Going through the data below, please show each line containing the string "California".
*** Opening Data for review ***
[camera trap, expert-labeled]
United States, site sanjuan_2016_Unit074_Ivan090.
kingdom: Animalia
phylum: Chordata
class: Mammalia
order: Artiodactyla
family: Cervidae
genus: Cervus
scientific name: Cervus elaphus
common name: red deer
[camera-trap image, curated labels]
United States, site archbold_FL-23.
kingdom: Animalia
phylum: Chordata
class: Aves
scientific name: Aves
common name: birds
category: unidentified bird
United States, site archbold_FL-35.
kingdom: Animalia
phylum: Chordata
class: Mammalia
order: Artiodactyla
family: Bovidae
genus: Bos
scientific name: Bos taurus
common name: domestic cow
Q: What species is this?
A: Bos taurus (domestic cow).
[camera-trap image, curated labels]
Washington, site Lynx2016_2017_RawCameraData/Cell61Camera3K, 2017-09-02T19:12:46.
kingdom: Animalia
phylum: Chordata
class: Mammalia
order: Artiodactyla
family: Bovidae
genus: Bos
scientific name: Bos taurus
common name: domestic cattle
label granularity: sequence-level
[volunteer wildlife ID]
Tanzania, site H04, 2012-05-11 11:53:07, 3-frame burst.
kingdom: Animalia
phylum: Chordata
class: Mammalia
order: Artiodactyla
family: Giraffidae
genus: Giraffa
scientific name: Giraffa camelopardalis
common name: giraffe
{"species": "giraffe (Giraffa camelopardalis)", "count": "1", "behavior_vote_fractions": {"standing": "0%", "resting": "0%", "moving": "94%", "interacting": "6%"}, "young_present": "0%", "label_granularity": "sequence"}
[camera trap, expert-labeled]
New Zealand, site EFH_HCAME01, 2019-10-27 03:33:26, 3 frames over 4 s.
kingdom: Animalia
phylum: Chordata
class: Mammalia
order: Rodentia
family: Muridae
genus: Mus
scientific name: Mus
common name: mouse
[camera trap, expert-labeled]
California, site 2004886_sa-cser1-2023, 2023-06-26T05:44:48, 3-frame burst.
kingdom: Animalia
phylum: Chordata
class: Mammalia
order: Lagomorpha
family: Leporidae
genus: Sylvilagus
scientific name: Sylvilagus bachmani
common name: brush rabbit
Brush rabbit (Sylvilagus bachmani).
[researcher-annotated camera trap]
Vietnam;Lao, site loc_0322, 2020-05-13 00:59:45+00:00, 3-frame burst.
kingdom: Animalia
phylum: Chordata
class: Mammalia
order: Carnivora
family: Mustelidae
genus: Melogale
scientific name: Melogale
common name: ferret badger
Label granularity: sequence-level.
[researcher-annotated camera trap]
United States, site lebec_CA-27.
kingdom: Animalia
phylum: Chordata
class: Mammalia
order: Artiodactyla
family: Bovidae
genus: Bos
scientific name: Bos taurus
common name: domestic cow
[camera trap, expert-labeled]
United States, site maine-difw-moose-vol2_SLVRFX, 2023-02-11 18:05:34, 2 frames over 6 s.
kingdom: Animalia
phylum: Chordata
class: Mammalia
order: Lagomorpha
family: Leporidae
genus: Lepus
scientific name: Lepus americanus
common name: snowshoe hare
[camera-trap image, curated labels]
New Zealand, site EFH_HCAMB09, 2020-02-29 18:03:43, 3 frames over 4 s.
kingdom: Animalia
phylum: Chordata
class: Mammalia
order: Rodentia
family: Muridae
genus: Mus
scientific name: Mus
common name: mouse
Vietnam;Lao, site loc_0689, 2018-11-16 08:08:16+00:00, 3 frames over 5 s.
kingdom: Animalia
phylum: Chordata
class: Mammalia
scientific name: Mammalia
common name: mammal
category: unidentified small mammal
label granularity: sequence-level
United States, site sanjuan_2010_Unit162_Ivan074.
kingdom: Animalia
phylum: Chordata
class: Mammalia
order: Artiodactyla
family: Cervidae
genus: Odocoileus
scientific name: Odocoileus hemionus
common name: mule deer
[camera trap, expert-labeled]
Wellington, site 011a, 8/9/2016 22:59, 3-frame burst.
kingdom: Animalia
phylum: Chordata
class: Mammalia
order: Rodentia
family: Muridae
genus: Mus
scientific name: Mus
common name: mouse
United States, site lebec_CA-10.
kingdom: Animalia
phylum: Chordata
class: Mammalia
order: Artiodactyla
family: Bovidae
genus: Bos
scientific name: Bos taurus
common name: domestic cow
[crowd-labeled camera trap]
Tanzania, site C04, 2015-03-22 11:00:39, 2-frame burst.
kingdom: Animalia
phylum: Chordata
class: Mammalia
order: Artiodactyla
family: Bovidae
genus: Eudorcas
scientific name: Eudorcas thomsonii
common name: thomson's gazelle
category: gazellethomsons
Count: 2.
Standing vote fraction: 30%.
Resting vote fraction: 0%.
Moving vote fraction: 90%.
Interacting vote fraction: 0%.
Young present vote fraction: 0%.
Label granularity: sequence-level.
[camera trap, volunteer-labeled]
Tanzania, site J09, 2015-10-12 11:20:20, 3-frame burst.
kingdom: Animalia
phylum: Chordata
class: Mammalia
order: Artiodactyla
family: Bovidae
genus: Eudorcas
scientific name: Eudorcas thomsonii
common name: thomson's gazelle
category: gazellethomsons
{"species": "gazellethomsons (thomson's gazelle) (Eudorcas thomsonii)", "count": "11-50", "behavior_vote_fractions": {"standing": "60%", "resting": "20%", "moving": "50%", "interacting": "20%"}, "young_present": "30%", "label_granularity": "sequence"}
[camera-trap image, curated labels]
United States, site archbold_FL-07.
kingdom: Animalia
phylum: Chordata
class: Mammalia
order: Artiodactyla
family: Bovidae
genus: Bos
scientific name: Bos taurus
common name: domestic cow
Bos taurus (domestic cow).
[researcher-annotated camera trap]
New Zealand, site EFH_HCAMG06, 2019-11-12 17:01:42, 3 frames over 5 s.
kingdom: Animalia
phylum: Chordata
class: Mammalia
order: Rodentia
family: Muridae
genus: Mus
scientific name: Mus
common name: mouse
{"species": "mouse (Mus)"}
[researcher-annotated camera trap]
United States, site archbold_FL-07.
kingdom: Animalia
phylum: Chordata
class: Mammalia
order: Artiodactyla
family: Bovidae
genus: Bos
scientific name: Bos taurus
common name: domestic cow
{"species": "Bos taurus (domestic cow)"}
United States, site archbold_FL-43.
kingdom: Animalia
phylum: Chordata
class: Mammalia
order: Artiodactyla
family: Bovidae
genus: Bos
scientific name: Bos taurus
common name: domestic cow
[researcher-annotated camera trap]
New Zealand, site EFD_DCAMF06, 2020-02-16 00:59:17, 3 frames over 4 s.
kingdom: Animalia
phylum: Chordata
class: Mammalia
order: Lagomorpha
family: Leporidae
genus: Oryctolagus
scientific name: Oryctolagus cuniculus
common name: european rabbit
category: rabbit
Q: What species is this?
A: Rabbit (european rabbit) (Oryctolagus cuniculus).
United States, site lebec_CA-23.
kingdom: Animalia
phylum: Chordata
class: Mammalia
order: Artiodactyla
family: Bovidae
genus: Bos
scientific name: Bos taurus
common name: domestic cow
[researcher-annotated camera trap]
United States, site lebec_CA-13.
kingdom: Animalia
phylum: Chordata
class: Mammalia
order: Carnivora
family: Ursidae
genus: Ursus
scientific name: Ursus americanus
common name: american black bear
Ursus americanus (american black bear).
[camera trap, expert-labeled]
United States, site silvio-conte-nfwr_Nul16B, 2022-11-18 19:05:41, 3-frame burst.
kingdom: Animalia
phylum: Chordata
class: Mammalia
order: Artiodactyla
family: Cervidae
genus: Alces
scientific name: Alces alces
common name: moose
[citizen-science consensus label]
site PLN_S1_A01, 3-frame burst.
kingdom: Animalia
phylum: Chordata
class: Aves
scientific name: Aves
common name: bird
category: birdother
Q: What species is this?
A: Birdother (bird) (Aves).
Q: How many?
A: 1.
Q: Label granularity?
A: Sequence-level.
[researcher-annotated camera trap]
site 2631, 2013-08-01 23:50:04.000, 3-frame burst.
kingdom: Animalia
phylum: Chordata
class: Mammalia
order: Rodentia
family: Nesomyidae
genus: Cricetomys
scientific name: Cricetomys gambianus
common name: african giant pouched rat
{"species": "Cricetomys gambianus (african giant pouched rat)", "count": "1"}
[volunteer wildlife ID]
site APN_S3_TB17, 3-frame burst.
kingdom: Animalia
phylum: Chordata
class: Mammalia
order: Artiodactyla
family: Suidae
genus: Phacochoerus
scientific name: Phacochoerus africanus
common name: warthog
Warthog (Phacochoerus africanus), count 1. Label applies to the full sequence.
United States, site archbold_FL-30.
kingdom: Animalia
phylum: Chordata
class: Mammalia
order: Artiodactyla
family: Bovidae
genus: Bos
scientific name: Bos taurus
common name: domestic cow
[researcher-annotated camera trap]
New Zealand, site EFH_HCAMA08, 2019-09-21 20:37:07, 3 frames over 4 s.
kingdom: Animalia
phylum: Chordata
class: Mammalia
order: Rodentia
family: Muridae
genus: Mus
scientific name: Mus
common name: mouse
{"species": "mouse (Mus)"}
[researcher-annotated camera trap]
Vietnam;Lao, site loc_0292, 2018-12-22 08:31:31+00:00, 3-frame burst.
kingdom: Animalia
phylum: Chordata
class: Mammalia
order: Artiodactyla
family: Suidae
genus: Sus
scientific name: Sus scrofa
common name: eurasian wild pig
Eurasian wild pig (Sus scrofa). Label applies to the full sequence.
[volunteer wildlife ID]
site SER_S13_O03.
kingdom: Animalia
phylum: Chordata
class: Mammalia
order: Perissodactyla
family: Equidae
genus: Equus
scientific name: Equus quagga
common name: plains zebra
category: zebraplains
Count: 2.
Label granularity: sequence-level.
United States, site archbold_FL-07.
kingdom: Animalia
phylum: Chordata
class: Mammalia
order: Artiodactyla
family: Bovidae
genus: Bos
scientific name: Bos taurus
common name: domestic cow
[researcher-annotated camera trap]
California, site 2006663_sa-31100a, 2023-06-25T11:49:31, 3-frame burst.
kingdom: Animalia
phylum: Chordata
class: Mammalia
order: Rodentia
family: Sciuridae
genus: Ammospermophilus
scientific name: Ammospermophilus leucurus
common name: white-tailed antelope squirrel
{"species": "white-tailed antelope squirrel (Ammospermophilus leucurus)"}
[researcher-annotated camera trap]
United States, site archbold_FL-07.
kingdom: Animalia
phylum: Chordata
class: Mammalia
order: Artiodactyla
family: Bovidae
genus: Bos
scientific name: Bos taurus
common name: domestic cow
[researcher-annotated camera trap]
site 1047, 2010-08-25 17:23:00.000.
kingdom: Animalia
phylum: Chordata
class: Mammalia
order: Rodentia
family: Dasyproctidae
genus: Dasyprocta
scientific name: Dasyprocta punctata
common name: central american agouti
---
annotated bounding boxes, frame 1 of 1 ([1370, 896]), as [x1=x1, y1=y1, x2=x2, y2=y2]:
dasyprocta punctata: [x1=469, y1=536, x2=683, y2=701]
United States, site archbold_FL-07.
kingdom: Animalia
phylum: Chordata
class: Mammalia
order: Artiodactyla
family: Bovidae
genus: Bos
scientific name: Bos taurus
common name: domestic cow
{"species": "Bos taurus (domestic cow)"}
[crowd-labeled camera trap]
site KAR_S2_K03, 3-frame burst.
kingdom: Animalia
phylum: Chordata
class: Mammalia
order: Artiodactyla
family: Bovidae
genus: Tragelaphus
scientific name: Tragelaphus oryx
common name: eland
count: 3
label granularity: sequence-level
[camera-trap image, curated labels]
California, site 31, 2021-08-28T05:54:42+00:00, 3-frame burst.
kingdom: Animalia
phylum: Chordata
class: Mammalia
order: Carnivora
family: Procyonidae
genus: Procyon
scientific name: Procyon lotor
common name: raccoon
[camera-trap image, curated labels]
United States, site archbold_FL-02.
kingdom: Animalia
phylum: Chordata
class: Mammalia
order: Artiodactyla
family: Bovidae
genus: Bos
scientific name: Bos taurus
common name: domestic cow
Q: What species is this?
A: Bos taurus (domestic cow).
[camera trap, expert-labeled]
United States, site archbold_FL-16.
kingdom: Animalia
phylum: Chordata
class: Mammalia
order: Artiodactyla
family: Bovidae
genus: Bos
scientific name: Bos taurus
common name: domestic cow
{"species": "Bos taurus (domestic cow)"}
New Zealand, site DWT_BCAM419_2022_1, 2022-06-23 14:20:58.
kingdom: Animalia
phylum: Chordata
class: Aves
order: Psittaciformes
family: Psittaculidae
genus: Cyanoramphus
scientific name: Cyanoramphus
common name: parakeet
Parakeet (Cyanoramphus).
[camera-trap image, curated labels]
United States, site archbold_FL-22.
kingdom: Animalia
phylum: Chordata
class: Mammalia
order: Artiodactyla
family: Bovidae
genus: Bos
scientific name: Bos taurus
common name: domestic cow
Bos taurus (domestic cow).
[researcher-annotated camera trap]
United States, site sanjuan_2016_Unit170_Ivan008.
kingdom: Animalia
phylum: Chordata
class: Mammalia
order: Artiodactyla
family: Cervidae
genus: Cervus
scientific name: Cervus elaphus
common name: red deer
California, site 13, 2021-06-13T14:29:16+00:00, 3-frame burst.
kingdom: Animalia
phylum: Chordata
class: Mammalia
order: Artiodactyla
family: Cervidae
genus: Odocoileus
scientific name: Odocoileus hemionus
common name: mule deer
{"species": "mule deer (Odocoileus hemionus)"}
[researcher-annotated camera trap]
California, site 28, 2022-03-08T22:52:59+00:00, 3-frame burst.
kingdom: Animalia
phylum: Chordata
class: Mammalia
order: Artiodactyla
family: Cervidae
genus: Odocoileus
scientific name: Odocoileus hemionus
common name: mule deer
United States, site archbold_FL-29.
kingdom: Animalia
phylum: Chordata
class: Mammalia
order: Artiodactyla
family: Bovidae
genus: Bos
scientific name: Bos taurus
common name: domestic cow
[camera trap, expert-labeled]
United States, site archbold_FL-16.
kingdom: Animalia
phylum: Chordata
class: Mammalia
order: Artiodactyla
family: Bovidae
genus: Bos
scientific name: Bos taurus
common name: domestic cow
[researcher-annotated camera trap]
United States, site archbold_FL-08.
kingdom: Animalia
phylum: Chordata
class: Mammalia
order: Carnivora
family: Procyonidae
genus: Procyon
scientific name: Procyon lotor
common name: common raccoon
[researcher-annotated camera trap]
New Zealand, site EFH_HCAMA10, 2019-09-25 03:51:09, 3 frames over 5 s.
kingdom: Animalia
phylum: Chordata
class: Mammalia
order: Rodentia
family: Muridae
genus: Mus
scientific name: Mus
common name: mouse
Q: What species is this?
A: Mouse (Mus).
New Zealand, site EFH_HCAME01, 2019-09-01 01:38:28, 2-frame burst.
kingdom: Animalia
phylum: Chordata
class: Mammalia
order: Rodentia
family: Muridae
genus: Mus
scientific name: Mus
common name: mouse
*** Closing Data for review ***
## Solved problem
California, site 2004886_sa-cser1-2023, 2023-06-26T05:44:48, 3-frame burst.
California, site 2006663_sa-31100a, 2023-06-25T11:49:31, 3-frame burst.
California, site 31, 2021-08-28T05:54:42+00:00, 3-frame burst.
California, site 13, 2021-06-13T14:29:16+00:00, 3-frame burst.
California, site 28, 2022-03-08T22:52:59+00:00, 3-frame burst.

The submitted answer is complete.